Abstract: This study aims at detecting cardiac arrhythmia which is found in a large population today because of
the hypertension and lifestyle. When heart beat is irregular in a human being we can all that as cardiac arrhythmia.
Cardiac diseases are a major reason of less life expectancy and so it is a crucial and severe health problem in today’s era. A
framework based on Conventional neural network and BiLSTM-Bidirectional Long Short Term Memory networks are
using here to classify the ECG signals and to detect Cardiac arrhythmia. Since ECG signals are time-series signals, this
hybrid model is one of the best.
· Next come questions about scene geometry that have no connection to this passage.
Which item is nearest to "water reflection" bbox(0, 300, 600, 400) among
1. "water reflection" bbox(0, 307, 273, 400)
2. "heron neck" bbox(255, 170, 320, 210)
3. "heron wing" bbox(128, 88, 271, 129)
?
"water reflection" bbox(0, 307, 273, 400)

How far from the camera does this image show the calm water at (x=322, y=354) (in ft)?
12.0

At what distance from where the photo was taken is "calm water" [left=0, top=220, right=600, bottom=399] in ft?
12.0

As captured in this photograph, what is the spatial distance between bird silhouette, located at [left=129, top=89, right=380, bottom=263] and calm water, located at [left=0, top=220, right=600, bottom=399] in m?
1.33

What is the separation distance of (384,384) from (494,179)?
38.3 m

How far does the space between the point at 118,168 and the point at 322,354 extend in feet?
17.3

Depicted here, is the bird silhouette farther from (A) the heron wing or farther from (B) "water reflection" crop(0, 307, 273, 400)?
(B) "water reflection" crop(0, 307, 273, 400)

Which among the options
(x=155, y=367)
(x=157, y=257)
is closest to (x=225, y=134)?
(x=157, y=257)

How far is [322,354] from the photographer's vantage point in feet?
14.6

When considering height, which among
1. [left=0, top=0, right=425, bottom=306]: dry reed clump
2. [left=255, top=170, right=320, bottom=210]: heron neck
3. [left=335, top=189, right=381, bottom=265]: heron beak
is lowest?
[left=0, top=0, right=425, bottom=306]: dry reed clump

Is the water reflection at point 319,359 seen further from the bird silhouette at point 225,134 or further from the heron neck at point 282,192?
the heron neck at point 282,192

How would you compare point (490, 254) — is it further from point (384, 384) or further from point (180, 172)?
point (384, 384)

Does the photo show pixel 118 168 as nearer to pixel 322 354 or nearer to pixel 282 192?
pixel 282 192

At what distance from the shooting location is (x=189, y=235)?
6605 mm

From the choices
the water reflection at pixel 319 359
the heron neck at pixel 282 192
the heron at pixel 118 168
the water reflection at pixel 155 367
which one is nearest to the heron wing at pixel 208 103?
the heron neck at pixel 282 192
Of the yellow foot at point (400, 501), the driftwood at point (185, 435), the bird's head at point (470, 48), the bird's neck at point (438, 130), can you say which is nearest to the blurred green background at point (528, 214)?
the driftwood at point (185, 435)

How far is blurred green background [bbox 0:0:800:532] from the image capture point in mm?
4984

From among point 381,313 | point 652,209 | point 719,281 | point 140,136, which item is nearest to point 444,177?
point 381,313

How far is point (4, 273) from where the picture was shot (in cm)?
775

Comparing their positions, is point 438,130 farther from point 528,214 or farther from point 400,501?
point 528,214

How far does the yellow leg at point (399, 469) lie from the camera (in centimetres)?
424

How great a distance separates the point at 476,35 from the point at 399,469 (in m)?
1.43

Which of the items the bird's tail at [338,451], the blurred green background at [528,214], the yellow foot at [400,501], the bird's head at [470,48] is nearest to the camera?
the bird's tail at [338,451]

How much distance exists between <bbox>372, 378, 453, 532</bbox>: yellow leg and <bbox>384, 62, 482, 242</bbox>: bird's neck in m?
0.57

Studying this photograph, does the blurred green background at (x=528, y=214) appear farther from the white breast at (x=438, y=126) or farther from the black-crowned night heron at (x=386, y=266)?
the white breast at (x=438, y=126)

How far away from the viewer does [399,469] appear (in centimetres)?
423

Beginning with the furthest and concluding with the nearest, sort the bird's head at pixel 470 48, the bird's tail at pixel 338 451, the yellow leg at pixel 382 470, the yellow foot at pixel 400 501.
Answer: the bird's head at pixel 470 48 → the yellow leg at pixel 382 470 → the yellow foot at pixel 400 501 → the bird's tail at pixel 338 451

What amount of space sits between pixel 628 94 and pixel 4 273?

CNN has different layers and through different steps CNN will do feature extraction while
BiLSTM will capture long-term dependencies in ECG Signals, temporal frequencies in the heartbeat. ECG signals are
classified and it will give the ouput as - Normal, Low risk, high risk. So CNN + BiLSTM together will work and detect
abnormalities in ECG waveforms, learns heartbeat sequence and classify accurately thereby detect Cardiac arrhythmia
earlier.
Keywords :
Cardiac Arrhythmia Detection, Convolutional Neural Network (CNN), Bidirectional Long Short-Term Memory (BiLSTM), Time-Series Signal Analysis, ECG Classification.